Records contained in a dataset
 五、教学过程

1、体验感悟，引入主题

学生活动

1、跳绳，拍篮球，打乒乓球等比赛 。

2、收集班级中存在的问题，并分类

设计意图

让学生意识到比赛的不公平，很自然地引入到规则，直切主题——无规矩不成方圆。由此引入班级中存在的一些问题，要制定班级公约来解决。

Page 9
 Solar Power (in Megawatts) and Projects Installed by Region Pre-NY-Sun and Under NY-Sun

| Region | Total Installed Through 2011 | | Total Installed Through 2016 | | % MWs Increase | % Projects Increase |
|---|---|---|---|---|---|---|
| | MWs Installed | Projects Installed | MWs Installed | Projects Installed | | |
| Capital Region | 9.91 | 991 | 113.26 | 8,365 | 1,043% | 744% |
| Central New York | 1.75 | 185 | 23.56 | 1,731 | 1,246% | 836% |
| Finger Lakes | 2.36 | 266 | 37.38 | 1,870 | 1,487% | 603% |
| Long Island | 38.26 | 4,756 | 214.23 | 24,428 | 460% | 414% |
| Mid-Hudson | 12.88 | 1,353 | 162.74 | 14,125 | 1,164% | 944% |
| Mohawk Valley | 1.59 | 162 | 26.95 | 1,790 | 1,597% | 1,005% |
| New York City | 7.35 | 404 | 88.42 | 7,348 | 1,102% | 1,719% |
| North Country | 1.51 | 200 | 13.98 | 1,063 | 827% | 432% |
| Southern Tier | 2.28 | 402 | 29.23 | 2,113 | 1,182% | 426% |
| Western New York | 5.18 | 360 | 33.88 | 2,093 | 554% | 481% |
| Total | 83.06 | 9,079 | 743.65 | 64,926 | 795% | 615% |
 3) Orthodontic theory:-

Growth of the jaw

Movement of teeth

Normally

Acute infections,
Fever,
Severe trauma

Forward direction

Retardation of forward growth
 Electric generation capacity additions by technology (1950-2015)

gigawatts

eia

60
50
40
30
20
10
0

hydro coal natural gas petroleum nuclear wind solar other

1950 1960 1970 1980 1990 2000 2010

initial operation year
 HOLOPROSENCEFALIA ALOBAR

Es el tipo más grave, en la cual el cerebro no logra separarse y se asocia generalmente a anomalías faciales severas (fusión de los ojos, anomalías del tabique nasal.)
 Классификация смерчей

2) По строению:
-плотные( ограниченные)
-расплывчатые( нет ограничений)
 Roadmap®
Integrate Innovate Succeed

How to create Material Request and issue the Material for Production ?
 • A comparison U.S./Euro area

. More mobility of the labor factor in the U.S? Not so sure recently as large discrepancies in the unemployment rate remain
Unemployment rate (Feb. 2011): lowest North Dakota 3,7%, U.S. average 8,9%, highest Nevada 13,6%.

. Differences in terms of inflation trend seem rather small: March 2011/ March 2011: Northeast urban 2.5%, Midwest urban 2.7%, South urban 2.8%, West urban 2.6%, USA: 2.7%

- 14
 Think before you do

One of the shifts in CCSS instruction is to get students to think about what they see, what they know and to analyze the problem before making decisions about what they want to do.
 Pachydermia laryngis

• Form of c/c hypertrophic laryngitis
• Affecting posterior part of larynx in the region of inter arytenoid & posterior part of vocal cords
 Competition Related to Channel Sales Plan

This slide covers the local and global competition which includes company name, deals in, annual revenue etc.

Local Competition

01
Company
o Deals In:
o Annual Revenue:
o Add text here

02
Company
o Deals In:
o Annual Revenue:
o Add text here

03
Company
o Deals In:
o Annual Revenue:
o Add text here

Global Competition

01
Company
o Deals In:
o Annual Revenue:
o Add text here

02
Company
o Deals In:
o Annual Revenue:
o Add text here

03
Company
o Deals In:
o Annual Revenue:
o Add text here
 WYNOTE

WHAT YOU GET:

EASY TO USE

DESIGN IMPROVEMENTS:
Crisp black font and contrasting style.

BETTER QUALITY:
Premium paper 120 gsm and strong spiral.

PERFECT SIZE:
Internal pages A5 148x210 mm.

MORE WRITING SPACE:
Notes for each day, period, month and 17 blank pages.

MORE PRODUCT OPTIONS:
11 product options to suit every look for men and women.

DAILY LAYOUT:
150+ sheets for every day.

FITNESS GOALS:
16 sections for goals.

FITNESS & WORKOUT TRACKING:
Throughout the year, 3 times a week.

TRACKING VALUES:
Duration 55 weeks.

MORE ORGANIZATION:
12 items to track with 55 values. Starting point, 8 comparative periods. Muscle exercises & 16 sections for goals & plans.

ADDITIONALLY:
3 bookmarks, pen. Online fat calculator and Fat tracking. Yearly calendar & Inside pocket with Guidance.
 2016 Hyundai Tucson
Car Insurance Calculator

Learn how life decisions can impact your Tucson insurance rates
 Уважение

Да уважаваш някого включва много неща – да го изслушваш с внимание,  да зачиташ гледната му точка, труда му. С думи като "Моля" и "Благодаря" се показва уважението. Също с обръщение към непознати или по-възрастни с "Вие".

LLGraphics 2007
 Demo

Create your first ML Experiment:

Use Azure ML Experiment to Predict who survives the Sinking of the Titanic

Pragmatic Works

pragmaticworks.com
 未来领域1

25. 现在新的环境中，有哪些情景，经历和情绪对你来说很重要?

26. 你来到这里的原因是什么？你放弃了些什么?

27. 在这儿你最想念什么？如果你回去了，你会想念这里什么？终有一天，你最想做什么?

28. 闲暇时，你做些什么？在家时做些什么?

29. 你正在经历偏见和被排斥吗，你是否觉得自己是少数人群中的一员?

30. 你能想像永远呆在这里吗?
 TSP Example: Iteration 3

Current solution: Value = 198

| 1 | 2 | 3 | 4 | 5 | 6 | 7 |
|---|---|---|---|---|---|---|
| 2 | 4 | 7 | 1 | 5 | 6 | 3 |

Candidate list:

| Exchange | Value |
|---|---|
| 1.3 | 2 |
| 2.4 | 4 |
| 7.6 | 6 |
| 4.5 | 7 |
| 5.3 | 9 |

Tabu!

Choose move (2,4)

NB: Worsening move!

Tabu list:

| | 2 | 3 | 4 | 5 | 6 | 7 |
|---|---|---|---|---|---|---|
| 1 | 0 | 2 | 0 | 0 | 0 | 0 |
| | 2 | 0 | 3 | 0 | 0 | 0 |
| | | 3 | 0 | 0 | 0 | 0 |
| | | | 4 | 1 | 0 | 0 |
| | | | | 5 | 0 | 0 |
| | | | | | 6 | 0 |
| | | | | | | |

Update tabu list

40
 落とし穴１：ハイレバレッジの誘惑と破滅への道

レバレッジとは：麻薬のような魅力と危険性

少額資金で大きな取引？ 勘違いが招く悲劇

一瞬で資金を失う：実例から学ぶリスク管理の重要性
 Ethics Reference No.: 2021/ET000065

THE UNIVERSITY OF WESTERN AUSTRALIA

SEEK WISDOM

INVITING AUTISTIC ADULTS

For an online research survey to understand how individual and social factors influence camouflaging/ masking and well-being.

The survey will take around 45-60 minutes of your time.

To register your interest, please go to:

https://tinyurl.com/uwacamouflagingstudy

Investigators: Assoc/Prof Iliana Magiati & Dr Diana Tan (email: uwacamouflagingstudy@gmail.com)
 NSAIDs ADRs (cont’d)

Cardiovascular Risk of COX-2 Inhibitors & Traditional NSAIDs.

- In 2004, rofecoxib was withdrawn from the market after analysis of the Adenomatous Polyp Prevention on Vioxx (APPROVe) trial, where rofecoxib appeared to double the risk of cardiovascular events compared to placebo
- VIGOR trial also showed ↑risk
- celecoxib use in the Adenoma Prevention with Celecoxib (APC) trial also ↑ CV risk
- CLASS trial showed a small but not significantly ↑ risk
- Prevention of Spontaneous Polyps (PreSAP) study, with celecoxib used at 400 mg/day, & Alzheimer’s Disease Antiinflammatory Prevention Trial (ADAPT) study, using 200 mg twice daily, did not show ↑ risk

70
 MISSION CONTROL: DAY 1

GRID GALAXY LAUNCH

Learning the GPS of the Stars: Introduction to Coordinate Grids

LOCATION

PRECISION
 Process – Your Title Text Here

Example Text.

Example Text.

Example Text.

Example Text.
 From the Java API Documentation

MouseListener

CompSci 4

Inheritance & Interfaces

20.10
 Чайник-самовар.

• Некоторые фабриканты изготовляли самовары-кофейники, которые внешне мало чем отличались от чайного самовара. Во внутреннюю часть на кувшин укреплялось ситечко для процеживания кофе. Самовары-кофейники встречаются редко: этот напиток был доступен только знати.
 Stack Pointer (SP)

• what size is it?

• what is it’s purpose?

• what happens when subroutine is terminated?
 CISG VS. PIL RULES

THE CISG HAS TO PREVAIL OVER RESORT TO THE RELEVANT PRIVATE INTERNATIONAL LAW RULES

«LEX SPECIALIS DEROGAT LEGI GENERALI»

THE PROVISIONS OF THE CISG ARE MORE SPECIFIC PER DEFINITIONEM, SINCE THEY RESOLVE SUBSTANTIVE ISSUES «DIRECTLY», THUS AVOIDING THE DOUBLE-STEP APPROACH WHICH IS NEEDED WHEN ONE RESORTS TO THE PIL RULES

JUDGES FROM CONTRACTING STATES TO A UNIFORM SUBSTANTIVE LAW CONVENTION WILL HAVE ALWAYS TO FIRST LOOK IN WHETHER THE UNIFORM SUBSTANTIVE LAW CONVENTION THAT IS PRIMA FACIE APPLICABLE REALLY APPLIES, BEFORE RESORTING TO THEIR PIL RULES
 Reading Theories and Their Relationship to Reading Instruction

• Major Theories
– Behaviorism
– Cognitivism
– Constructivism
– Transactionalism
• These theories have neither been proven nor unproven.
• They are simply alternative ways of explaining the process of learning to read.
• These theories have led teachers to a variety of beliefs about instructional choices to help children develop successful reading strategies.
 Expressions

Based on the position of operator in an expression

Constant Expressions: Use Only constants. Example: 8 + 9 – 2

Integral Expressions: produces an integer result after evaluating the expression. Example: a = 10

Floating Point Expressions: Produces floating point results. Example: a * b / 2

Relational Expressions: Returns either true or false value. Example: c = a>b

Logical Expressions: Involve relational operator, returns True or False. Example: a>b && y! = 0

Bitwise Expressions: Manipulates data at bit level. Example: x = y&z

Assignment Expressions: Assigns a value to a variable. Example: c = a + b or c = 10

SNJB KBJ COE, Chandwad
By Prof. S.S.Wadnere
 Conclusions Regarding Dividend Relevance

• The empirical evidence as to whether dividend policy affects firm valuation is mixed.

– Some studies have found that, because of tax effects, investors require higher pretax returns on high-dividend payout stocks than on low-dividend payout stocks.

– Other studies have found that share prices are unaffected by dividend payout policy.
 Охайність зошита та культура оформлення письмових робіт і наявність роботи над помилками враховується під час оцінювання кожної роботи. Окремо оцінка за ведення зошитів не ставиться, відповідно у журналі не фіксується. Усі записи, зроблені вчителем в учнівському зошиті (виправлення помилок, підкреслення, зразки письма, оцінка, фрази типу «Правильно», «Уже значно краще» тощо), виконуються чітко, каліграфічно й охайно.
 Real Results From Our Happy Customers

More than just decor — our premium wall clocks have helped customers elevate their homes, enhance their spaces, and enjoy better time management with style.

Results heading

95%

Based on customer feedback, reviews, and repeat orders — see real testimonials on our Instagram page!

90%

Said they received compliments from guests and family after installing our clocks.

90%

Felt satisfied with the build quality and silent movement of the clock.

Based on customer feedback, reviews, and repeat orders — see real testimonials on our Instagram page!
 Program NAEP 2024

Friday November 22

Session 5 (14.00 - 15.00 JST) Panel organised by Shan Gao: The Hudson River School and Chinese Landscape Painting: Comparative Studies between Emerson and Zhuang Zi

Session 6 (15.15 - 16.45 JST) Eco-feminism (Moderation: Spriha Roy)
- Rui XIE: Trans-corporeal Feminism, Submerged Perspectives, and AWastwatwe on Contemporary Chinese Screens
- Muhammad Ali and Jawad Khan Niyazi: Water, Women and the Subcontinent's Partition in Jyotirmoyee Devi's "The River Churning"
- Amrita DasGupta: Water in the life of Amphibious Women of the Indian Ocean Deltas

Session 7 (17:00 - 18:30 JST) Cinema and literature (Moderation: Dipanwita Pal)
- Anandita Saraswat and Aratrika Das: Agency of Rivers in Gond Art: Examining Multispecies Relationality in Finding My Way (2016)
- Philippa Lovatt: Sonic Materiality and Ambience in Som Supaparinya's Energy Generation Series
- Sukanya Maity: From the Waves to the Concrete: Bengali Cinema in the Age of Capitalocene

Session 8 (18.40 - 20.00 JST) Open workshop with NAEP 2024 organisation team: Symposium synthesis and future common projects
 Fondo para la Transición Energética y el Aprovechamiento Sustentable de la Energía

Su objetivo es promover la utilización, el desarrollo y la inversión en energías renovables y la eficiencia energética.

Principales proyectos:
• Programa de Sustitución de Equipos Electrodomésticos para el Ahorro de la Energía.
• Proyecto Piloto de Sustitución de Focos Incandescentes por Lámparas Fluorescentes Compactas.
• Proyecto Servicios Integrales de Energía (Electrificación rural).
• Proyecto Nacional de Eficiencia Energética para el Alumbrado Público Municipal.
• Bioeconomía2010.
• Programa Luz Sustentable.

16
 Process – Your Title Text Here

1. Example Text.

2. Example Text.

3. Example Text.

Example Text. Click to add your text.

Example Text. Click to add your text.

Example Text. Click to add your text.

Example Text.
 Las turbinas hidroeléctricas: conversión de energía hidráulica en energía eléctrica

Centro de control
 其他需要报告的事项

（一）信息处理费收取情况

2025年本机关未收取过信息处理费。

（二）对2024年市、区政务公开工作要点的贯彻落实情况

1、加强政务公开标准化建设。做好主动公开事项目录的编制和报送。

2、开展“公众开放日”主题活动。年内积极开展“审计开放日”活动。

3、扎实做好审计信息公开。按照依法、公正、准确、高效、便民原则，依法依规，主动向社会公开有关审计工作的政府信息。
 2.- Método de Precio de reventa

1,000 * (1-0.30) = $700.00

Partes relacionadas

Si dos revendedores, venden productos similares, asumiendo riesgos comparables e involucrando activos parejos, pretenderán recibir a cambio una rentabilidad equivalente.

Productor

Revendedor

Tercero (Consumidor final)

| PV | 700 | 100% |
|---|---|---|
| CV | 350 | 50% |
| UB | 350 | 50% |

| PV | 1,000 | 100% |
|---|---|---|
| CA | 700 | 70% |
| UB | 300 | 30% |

▸ Task requirements: Copy, exactly and only, the lines above that begin with the one containing "Car Insurance Calculator" and finish with the one containing "Create your first".

▸ Exercise output:
Car Insurance Calculator

Learn how life decisions can impact your Tucson insurance rates
 Уважение

Да уважаваш някого включва много неща – да го изслушваш с внимание,  да зачиташ гледната му точка, труда му. С думи като "Моля" и "Благодаря" се показва уважението. Също с обръщение към непознати или по-възрастни с "Вие".

LLGraphics 2007
 Demo

Create your first ML Experiment:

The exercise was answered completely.